Work to be completed | Put the lines of the records, from the line containing "How distant from" through the end of the records, into a Markdown table with the columns Index and Content. Number each line, skip blank lines, and leave the pictures out.

(Questions about scenes in pictures)
══════
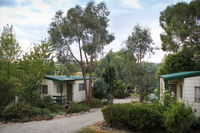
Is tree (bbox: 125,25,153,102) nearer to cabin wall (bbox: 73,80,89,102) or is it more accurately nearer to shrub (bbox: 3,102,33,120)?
cabin wall (bbox: 73,80,89,102)

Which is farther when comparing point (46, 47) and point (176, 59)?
point (46, 47)

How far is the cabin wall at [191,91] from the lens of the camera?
8830 millimetres

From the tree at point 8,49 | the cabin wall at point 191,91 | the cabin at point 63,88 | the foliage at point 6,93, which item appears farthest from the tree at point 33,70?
the cabin wall at point 191,91

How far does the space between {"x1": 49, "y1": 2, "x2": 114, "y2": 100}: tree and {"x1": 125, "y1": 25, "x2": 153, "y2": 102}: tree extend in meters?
2.71

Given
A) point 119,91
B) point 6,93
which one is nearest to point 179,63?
point 6,93

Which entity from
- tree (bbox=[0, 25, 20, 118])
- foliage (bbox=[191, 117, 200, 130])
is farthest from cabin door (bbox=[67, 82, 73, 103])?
foliage (bbox=[191, 117, 200, 130])

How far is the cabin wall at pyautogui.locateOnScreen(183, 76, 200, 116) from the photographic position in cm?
883

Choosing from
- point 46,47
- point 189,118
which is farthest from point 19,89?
point 189,118

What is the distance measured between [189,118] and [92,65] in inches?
479

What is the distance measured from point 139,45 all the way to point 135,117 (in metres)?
10.8

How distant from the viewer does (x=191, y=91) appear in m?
9.02

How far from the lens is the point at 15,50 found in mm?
14664

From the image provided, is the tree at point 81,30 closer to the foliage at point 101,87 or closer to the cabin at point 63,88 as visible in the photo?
the cabin at point 63,88

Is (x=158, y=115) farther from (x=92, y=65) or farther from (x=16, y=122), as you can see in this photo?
(x=92, y=65)
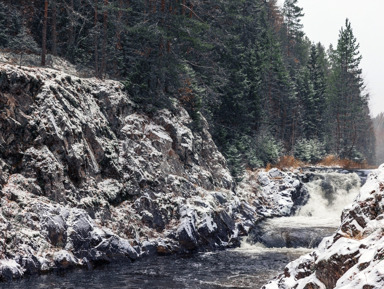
══════
Exercise response |
| Index | Content |
|---|---|
| 1 | How distant from the viewer does (x=191, y=91) appear in m? |
| 2 | 9.02 |
| 3 | How far from the lens is the point at 15,50 found in mm? |
| 4 | 14664 |
| 5 | From the image provided, is the tree at point 81,30 closer to the foliage at point 101,87 or closer to the cabin at point 63,88 as visible in the photo? |
| 6 | the cabin at point 63,88 |
| 7 | Is (x=158, y=115) farther from (x=92, y=65) or farther from (x=16, y=122), as you can see in this photo? |
| 8 | (x=92, y=65) |